Lou Diamond Phillips’s versatile career has brought him success in feature films, television and theater as an actor, director and writer.
Phillips earned a Tony nomination for Best Actor for his performance as the King of Siam in the Broadway production of Roger & Hammerstein’s The King and I, and his extensive theater credits also include A Hateful of Rain, Whose Life is it Anyway?, P.S. Your Cat is Dead, The Lady’s Not for Burning, Doctor Faustus, and Hamlet.
Phillips can currently be seen in Steven Soderbergh’s “CHE,” co-starring Benicio Del Toro and Benjamin Bratt and will be seen in the upcoming “The Invited.” Other recent credits include “Supernova,” “Picking up the Pieces” with Woody Allen and Sharon Stone, the psychological thriller “Hangman,” “A Better Way to Die” and the thriller “Bats.” Recent TV credits include Hallmark Channel’s “The Trail to Hope Rose,” a guest role on CBS’ “Numb3rs” and a costarring role in the TNT mini-series “The Triangle” and the 2001 CBS series “Wolf Lake.”

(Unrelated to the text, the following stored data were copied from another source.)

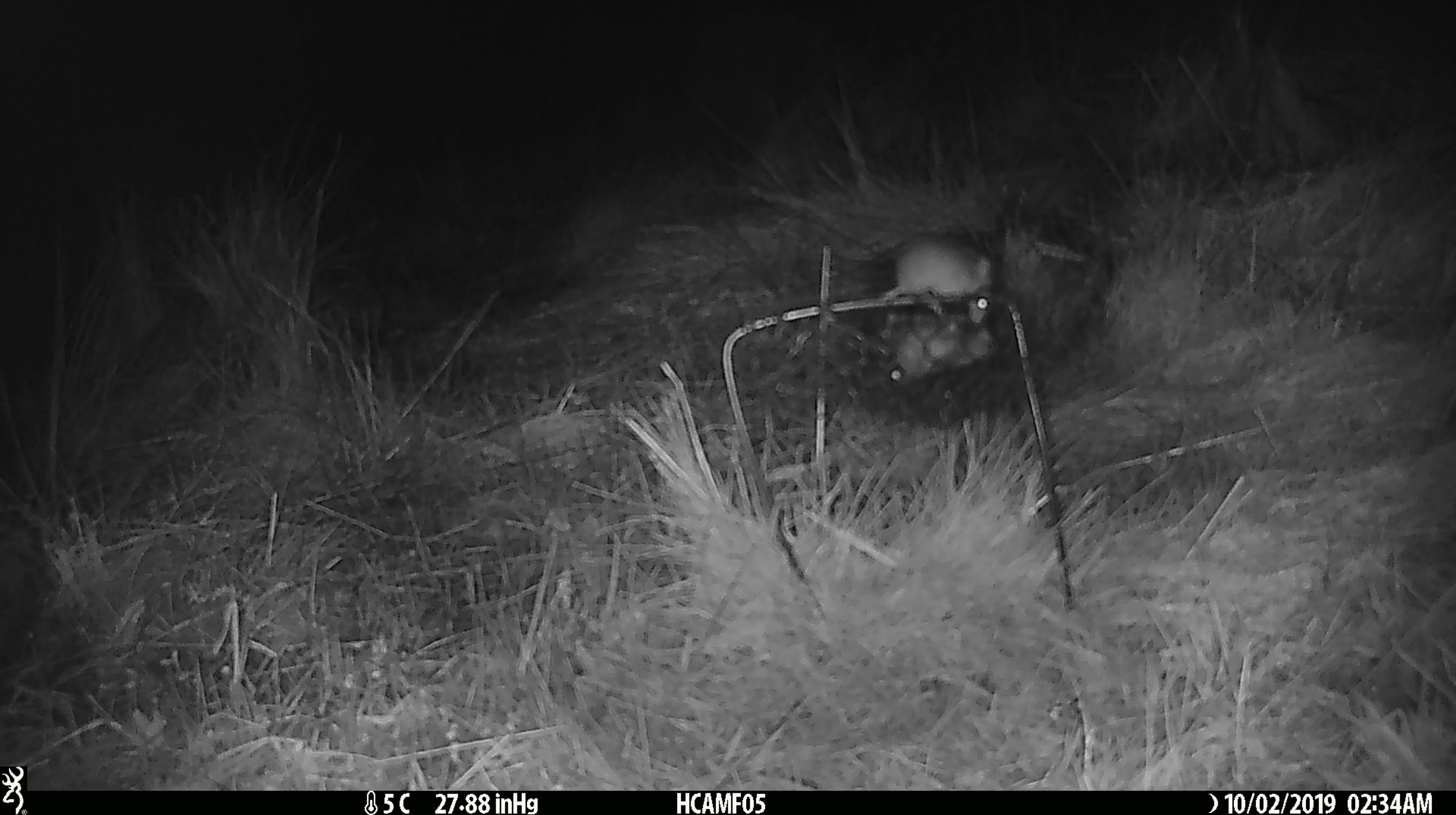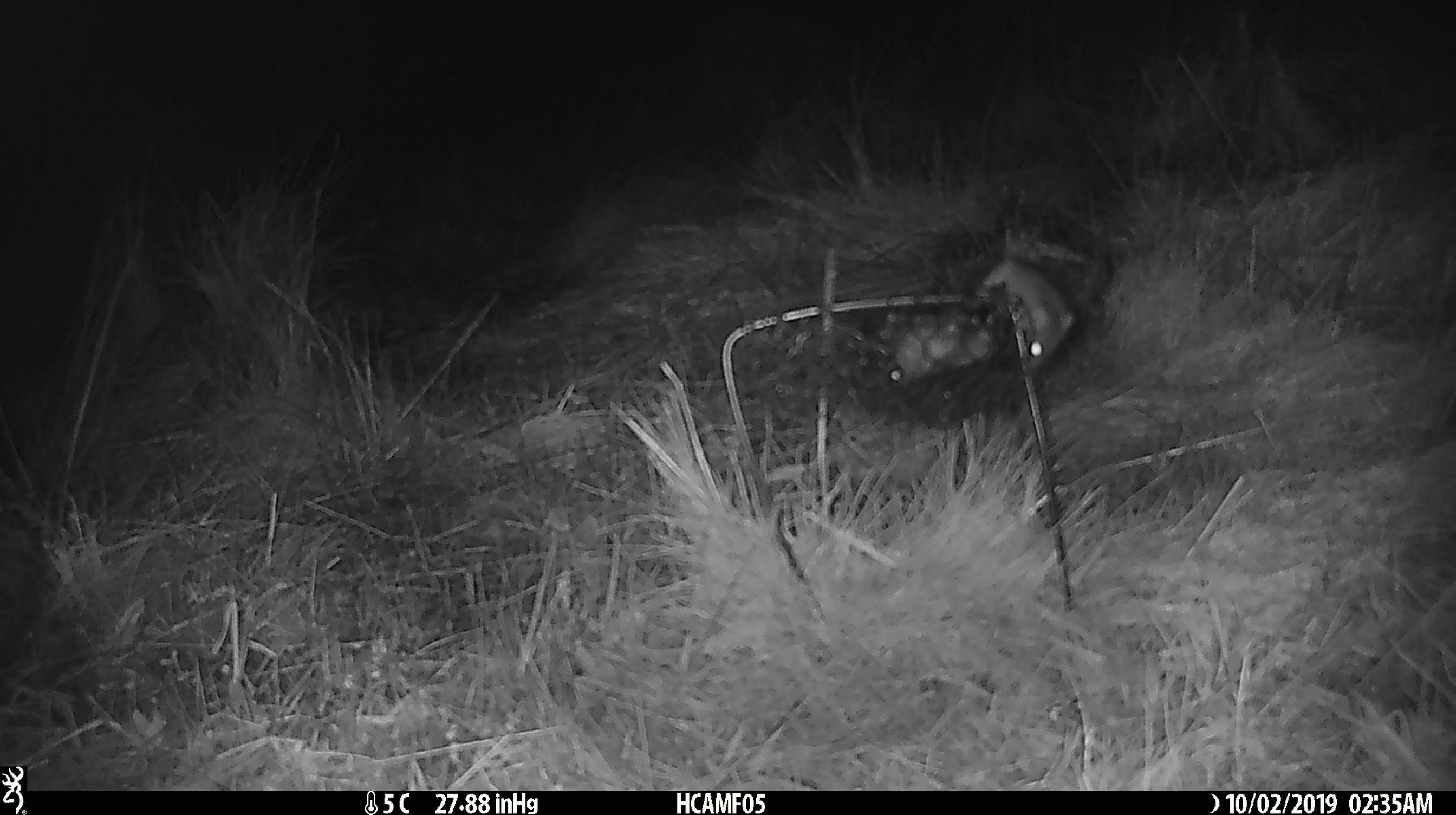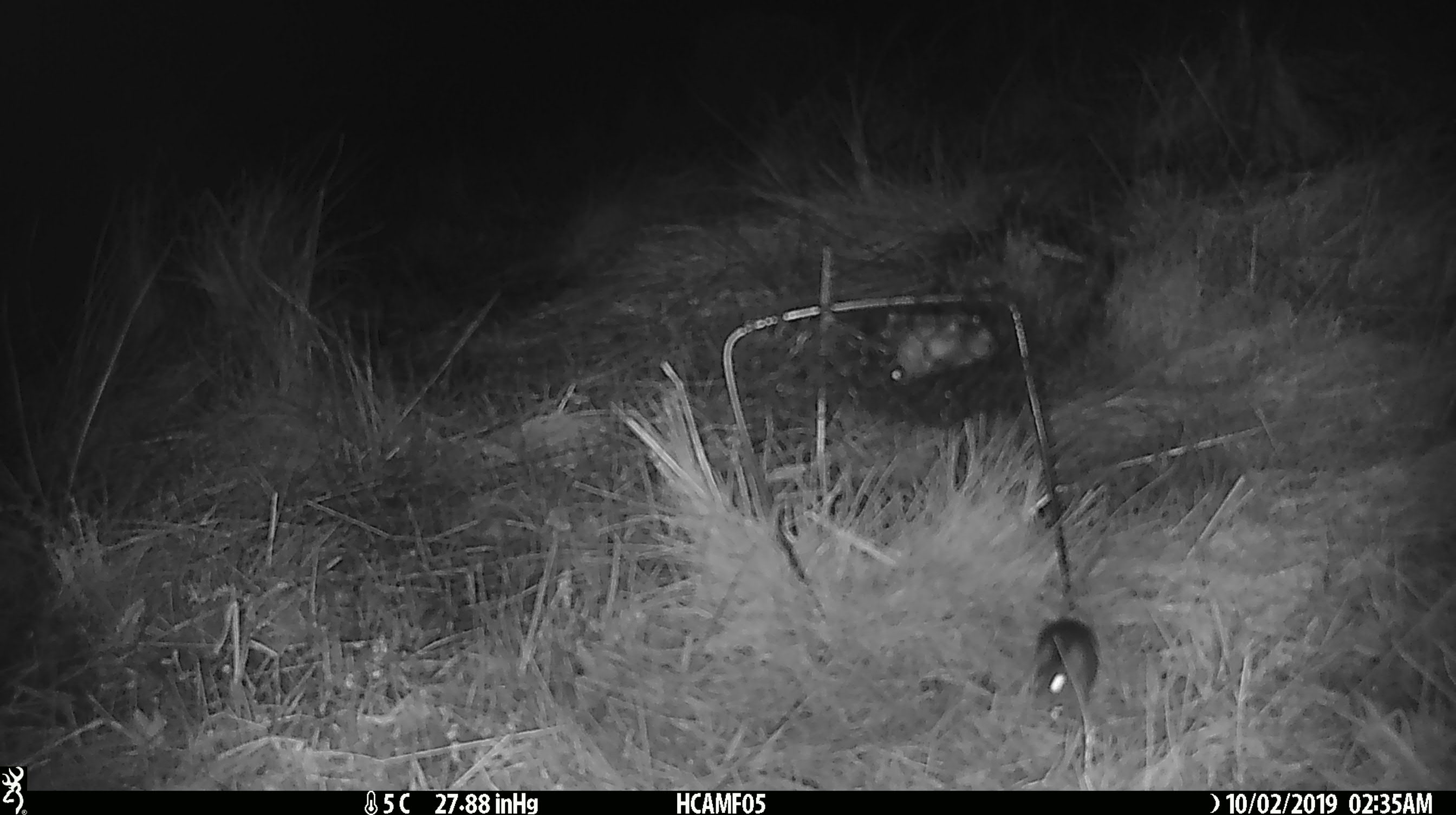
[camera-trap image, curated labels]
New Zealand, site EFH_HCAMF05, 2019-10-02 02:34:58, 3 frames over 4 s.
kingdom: Animalia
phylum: Chordata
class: Mammalia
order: Rodentia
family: Muridae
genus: Mus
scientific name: Mus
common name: mouse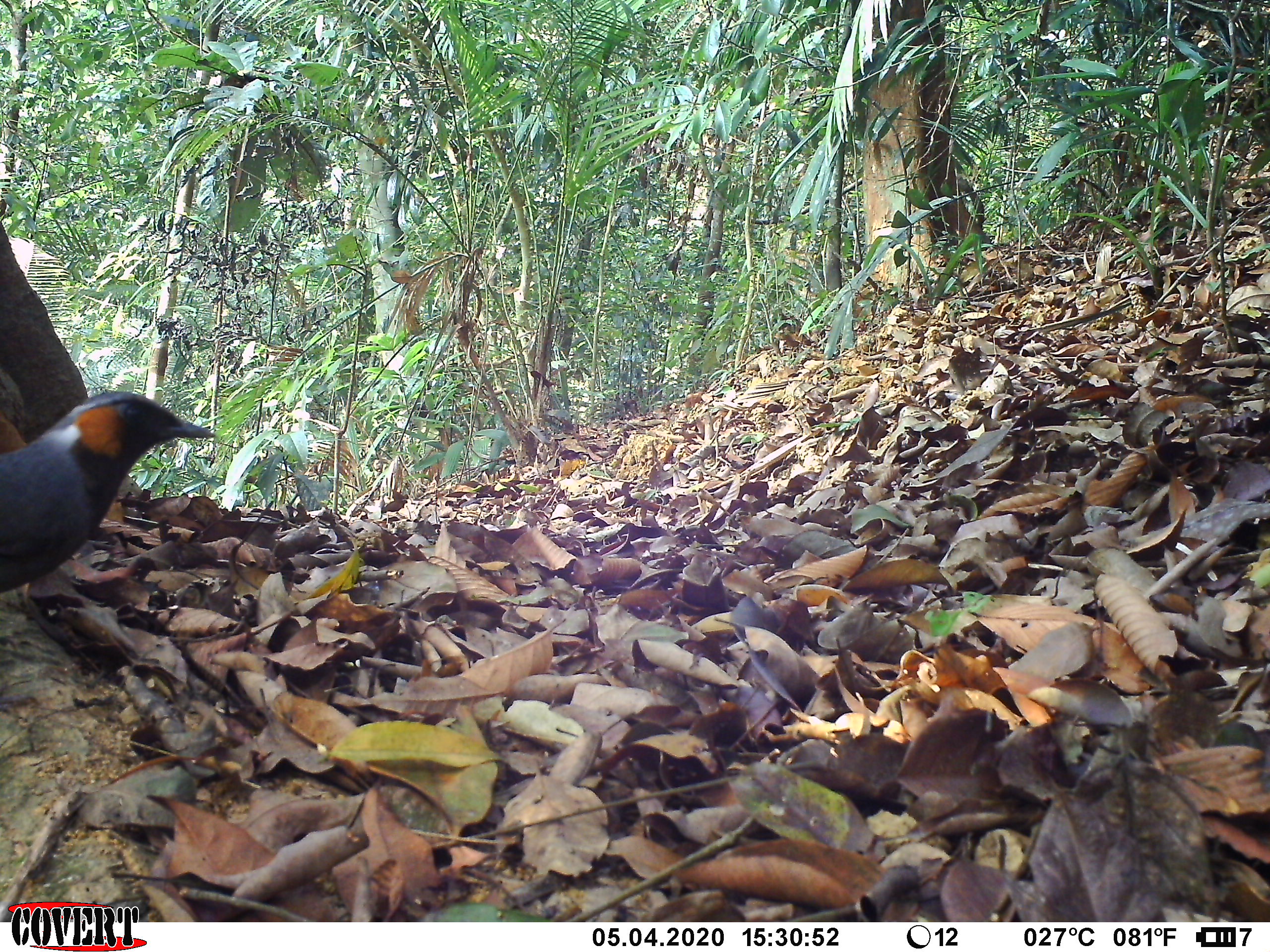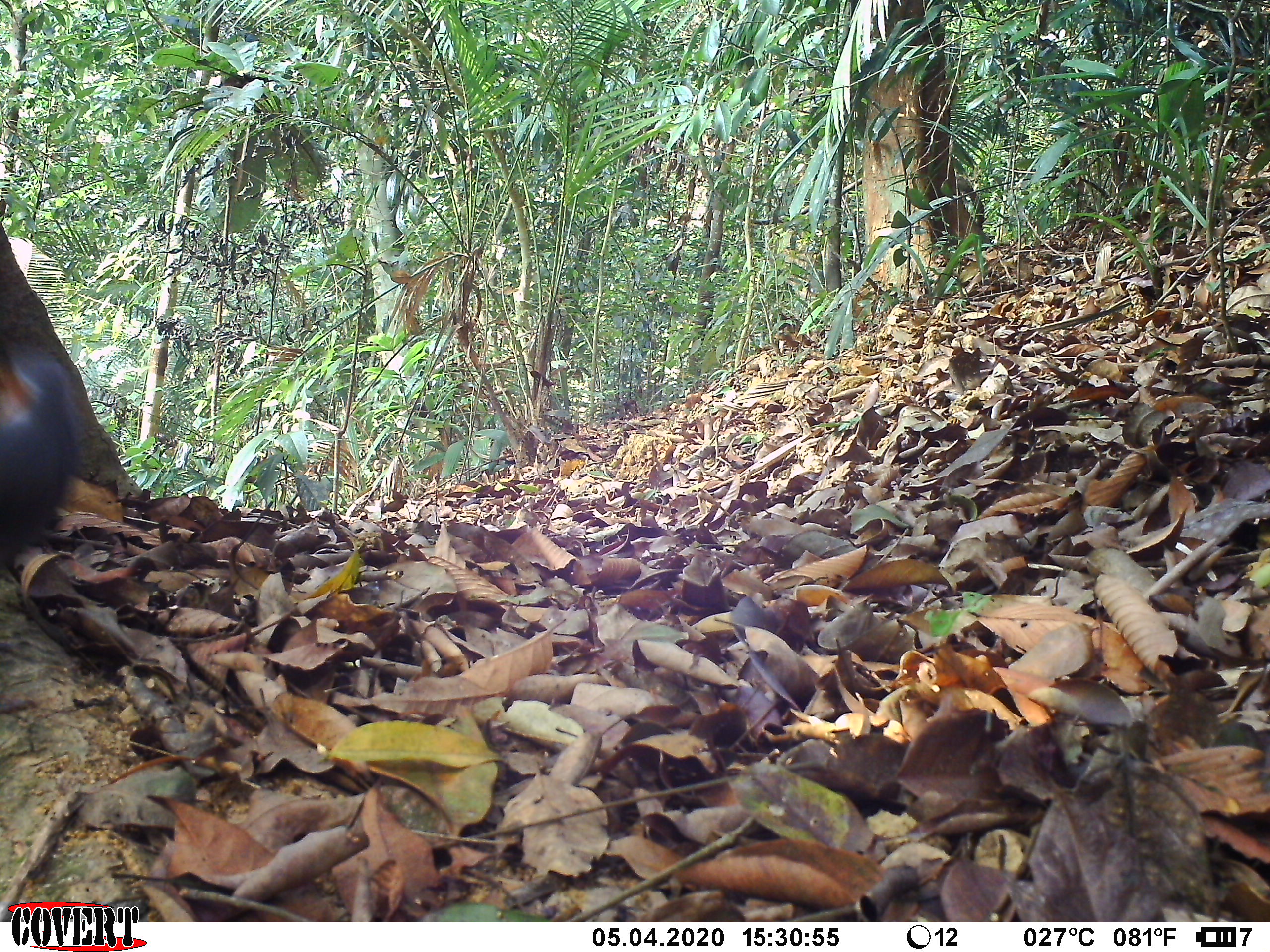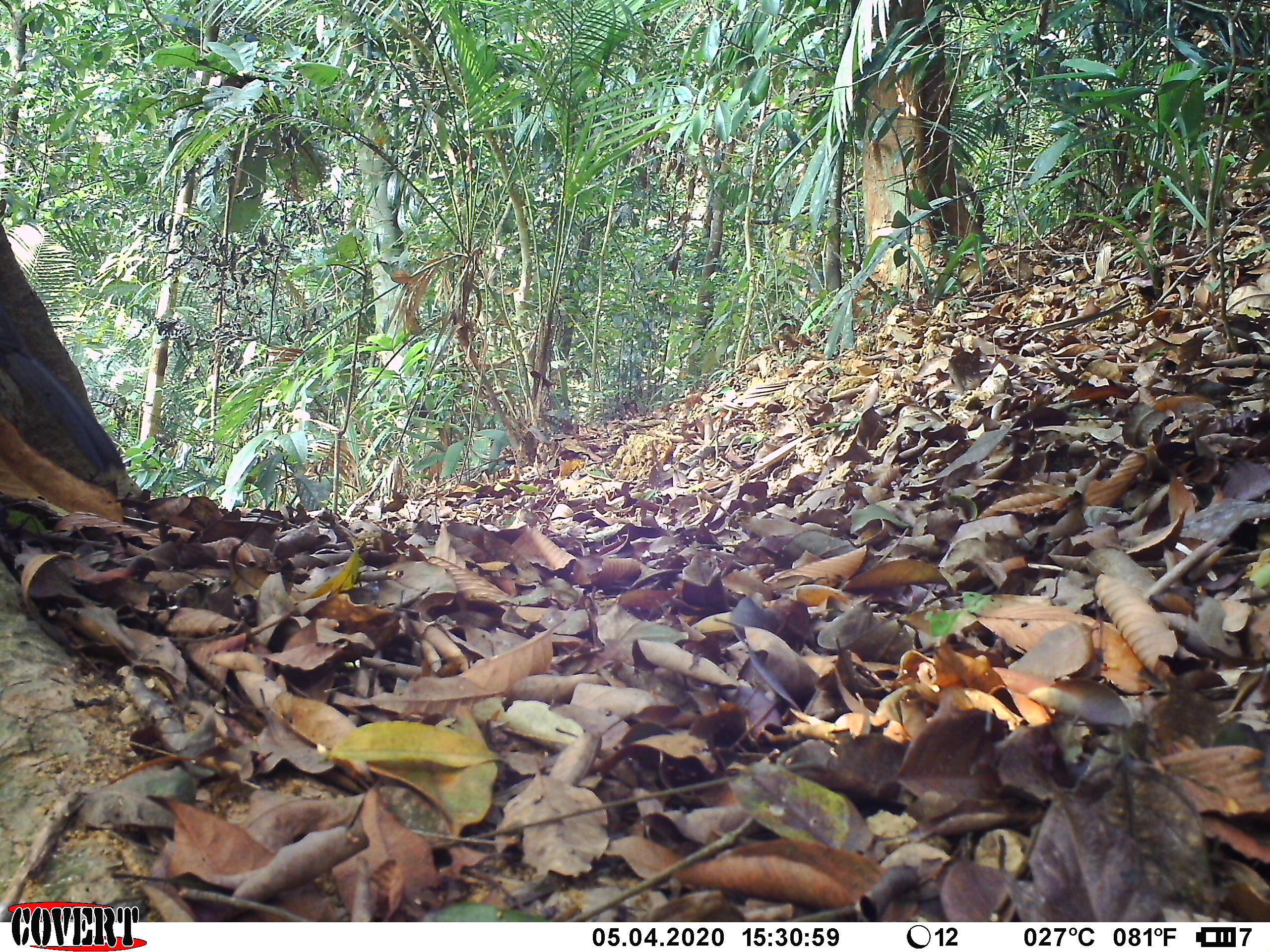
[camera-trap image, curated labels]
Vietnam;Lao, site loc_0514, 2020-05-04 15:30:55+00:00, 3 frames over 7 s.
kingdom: Animalia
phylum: Chordata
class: Aves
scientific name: Aves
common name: bird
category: unidentified bird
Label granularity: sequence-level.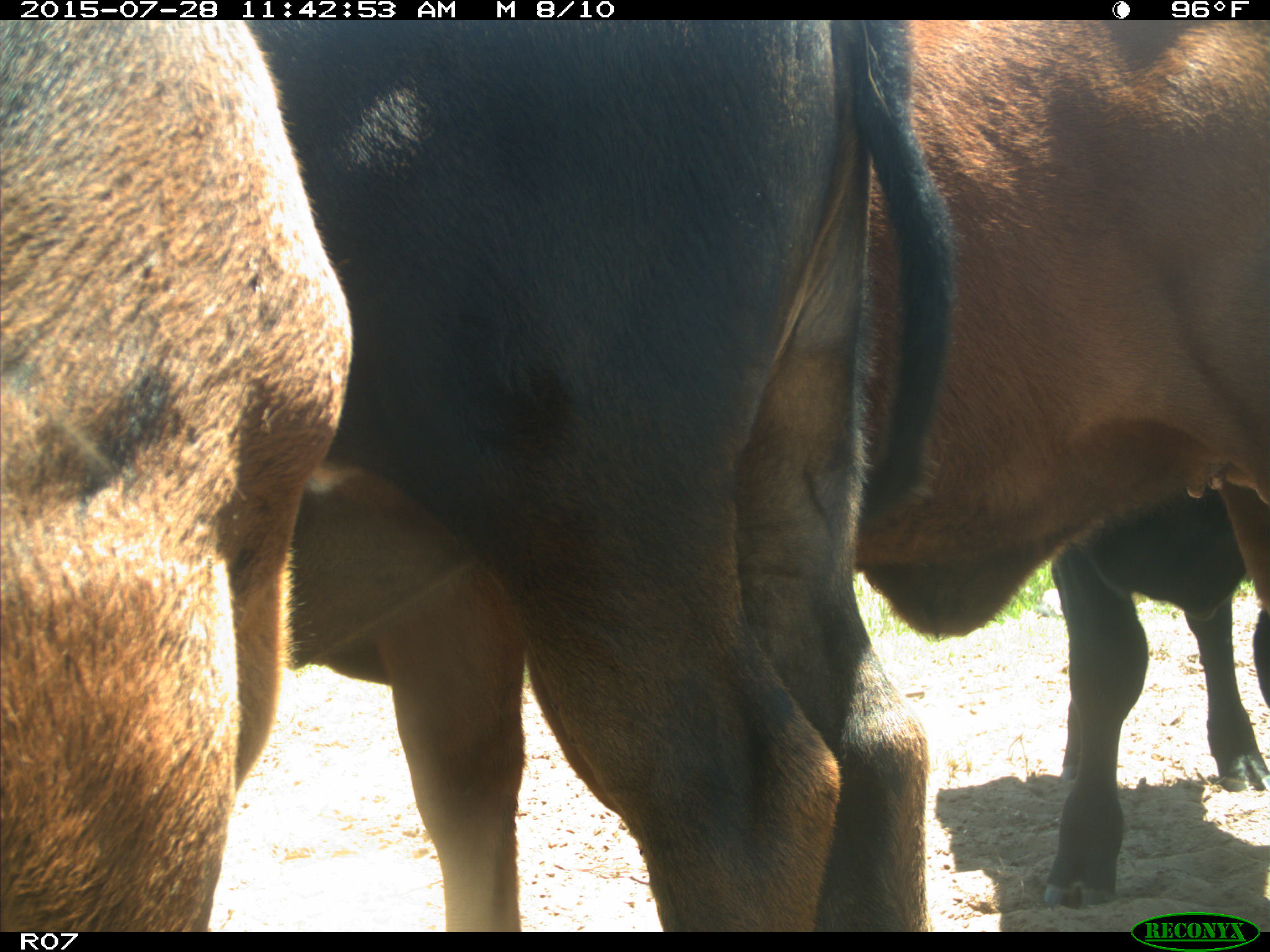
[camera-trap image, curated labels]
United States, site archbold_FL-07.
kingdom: Animalia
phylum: Chordata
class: Mammalia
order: Artiodactyla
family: Bovidae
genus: Bos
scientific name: Bos taurus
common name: domestic cow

Phillips recently directed and starred in “Sioux City” for Cabin Fever Entertainment, playing a Native American man who was adopted as a child by a Jewish Family and raised in Los Angeles. The film received strong critical notices and firmly established Phillips as a feature film director. He co-starred in Ed Zwick’s critically acclaimed military drama “Courage Under Fire” opposite Meg Ryan, Denzel Washington, and Matt Damon. He received the Blockbuster Award for Best Supporting Actor for his portrayal of Monfriez, the headstrong and determined army gunner desperate to protect his honor.
Philips first gained widespread attention as Richie Valens in “La Bamba” and solidified his reputation in “Stand and Deliver,” for which he received a Best Supporting Actor Golden Globe and Independent Spirit Award nominations. He has also starred in such films as “Young Guns” and “Young Guns II,” “Disorganized Crime,” “Renegades,” “The First Power,” and “Shadow of the Wolf.” For Miramax’s “Ambition,” Philips both wrote and starred in the film. Phillips made his directorial debut with “Dangerous Touch,” a psychological thriller he also co-wrote.
Born and raised in Arlington, Texas, Phillips began acting in the sixth grade and became actively involved in the Dallas/Fort Worth theater and film scene. His early film roles included the Texas-made “Angel Alley,” “Interface”, “Trespasses,” and “Harley.” Today, Phillips enjoys teaching film technique and drama. He is a guest lecturer on acting at the American Film Institute and hopes to continue his teaching efforts by opening an extension of the Film Actor’s Lab Los Angeles in the near future.
Phillips resides in the Los Angeles area with his four daughters.